Some time in the 1920’s Mr. Love, perhaps seeing the inevitable decline in harness making and shoe repair, became an agent for Wawanesa Insurance, taking over from another Melita business pioneer, A.B. Estlin. He continued in the insurance business until 1951 when he was bought out by Murray Cameron and the business became C. & C. Agencies.

His long service to the community in a commercial capacity was important, but it was his service in various community endeavours that perhaps was more influential.

On September 13, 1913 he purchased property for erection of a building to house moving pictures and other forms of entertainment. It was 30 feet by 90 with a 20 foot stage and a floor on a slope. Seating capacity was 400. The first moving picture was shown in December of 1913. Excerpts from the Melita Enterprise during the ensuing years are filled with ads reflecting the great variety of entertainment provided in this venue. The Opera House was destroyed by fire in 1917.
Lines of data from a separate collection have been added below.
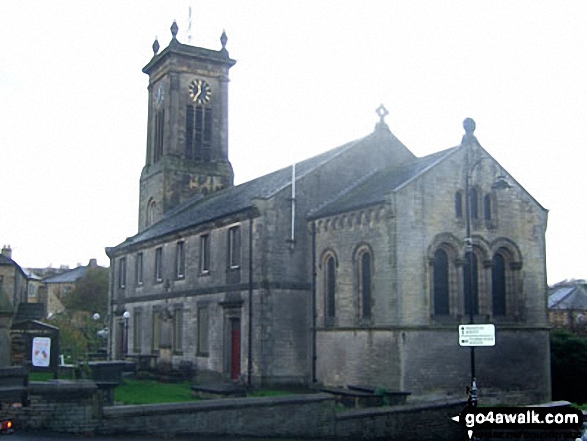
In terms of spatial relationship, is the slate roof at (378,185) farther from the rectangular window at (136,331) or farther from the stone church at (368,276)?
the rectangular window at (136,331)

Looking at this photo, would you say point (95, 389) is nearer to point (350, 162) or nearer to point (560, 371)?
point (350, 162)

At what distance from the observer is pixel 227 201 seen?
37.9 metres

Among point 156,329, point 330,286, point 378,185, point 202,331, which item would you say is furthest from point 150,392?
point 156,329

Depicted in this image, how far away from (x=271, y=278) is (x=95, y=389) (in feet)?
42.9

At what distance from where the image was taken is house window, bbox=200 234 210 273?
34.3m

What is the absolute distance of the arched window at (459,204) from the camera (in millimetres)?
26078

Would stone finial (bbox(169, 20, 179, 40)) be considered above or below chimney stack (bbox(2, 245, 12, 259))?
above

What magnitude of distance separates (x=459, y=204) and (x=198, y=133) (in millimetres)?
26495

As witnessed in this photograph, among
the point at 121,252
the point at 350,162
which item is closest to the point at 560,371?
the point at 350,162

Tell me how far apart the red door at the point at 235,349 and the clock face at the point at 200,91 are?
21555 mm

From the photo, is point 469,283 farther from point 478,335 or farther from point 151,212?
point 151,212

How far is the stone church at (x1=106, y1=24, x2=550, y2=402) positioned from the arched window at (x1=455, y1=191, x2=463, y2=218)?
52mm

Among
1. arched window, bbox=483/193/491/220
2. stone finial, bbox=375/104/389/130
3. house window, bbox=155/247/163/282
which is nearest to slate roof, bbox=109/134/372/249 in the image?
stone finial, bbox=375/104/389/130

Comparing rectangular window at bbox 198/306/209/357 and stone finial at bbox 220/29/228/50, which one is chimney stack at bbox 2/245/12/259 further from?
rectangular window at bbox 198/306/209/357
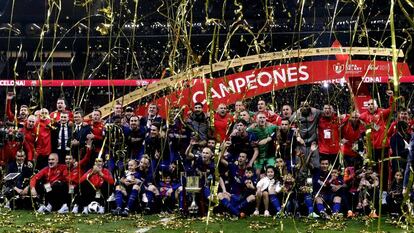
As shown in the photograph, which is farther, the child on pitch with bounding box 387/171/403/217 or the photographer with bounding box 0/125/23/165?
the photographer with bounding box 0/125/23/165

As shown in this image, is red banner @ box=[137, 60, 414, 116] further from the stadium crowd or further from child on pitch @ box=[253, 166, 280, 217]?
child on pitch @ box=[253, 166, 280, 217]

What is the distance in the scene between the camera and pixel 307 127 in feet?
26.7

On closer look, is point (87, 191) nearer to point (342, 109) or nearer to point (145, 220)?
point (145, 220)

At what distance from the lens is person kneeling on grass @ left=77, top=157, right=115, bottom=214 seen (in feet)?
27.3

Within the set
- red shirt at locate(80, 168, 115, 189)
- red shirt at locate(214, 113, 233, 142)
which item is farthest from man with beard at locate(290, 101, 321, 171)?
red shirt at locate(80, 168, 115, 189)

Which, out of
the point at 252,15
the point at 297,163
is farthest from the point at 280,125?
the point at 252,15

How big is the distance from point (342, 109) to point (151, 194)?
669cm

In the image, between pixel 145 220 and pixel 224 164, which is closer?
pixel 145 220

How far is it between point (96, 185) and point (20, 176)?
1.24 metres

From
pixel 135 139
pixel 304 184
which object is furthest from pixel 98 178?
pixel 304 184

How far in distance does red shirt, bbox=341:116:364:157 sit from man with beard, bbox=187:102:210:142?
1.83 m

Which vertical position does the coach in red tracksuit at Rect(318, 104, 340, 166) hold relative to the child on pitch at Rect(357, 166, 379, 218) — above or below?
above

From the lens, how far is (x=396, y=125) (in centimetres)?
777

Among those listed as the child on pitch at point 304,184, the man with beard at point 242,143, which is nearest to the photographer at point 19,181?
the man with beard at point 242,143
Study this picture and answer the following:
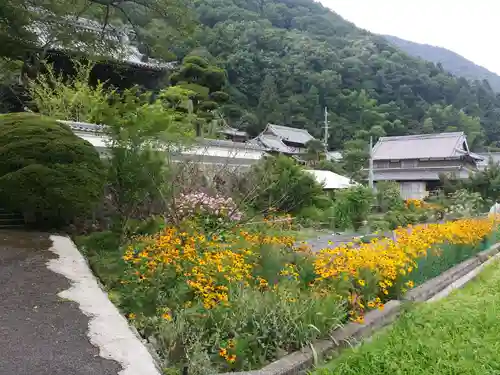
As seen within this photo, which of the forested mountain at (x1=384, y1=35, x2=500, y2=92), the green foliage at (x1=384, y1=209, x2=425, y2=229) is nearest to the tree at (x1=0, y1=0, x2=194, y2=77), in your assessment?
the green foliage at (x1=384, y1=209, x2=425, y2=229)

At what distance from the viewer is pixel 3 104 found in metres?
16.3

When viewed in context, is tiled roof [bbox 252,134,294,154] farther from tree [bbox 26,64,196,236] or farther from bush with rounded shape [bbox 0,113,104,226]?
bush with rounded shape [bbox 0,113,104,226]

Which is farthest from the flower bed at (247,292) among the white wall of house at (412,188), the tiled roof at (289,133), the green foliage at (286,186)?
the tiled roof at (289,133)

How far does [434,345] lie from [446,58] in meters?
114

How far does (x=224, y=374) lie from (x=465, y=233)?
6.11 metres

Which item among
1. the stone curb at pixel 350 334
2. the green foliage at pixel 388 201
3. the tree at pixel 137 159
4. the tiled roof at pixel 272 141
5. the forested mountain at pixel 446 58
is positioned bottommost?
the green foliage at pixel 388 201

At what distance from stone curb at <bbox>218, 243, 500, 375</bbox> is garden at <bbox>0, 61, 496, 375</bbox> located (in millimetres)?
93

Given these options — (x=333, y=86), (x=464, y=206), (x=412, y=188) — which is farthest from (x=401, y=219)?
(x=333, y=86)

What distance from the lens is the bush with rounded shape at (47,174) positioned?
7.32m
On a recreational and cultural level we see that he was a founding member of the Lawn Tennis Club as Secretary-Treasurer, as well as a founding member of the Glee Club in that same year. He was Grand Master of the I.O.O.F. in 1915. He served the Victoria United Church as Clerk of Session and Superintendent of the Sunday School for 12 years, resigning in 1946. He was Secretary-Treasurer of the Manitoba School Trustee’s Association in 1928 and also served on the Melita town council.

 
Adapted from Our First Century, page 301, 373, 553


The Old Harness Shop

Today, any sizable town needs at least one service station to keep the wheels of transportation turning. Not so long ago, any village worthy of a place name could boast at least two skilled trademen who kept horses and their equipment fit for service -- a blacksmith and a harness maker.

In days gone by, the harness maker was an important member of the community. Whenever someone rode a horse, drove a buggy or hitched up a team to plow a field, it was leather straps that quite literally "harnessed" the muscle power of the animals so that humans could control it and use it for productive work. Just as skilled mechanics are essential in the modern world, in the age of horse power the survival of the community depended to a large extent on the skill of people who knew how to work with leather. Using simple but specialized tools, the harness maker could repair broken harness (or "tack") and manufacture new equipment when required. If he were especially gifted, he might have been called upon to make buggy whips or riding crops. The epitome of the harness maker's art was saddlery -- a skill unto itself. It required an experienced artisan to repair a broken saddle, and a trained craftsman to fashion a new one.

The vocation that may be less in demand than it was a hundred years ago, but which remains critically important to anyone who works with horses, even today.

In rural Canada, the harness maker's shop sometimes did double duty as the temporary workshop of an itinerant cobbler. The business relationship between the harness maker and the shoe maker was a natural association, because both craftsmen worked with leather. A hundred years ago, most boots and shoes were custom made. In villages too small to support a full-time cobbler, folks from the neighboring farms would visit the harness shop when they came to town, choose a shoe style from drawings or from a few samples, and leave a pencil tracing of the outline of their feet. When the shoe maker made his rounds every few months, he would set to work filling the accumulated orders, often relying on nothing more than these tracings to judge the sizes!